To the west of Paris, we see Matilda of Amboise, the daughter of one of Blanche’s cousins, Isabelle countess of Chartres, engaged in support of at least four communities of Cistercian nuns. Her mother had supported houses of Cistercian nuns at Lieu les- Romorantin and Eau-lez-Chartres and a smaller community near Tours on the Loire at Moncy. In the 1240s, Matilda of Amboise also had become associated with yet a fourth community of nuns that the abbey of the Cistercian nuns of Perray-aux-Nonnains to replace an earlier community of monks that had been founded there circa 1190. In 1249 Matilda of Amboise became the new countess when her mother Isabelle died.
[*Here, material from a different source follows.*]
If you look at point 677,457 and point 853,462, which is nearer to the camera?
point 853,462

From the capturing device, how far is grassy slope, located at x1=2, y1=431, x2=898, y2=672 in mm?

She confirmed to the nuns of Lieu their rights in the woods near the abbey and its great pond where they could make ditches to limit access, have rabbit warrens and rights to hunt small animals for feeding the sick, where the nuns could “guard, sell, give, uproot and reduce to agriculture.” This was to fund anniversaries for herself and for the souls of her father, Sulpice of Amboise, her mother, Isabelle of Chartres, and her husband Richard of Beaumont. The direct line died out with Matilda’s death in 1256 and so did the single-minded patronage that Cistercian nuns had received at these four houses from Isabelle and Matilda. Given that both of them had been heiresses in their own right, but without any direct heir after Matilda, they were able to be particularly beneficent patrons of Cistercian nuns for most of their careers. Perhaps here we see something about elderly women without surviving children.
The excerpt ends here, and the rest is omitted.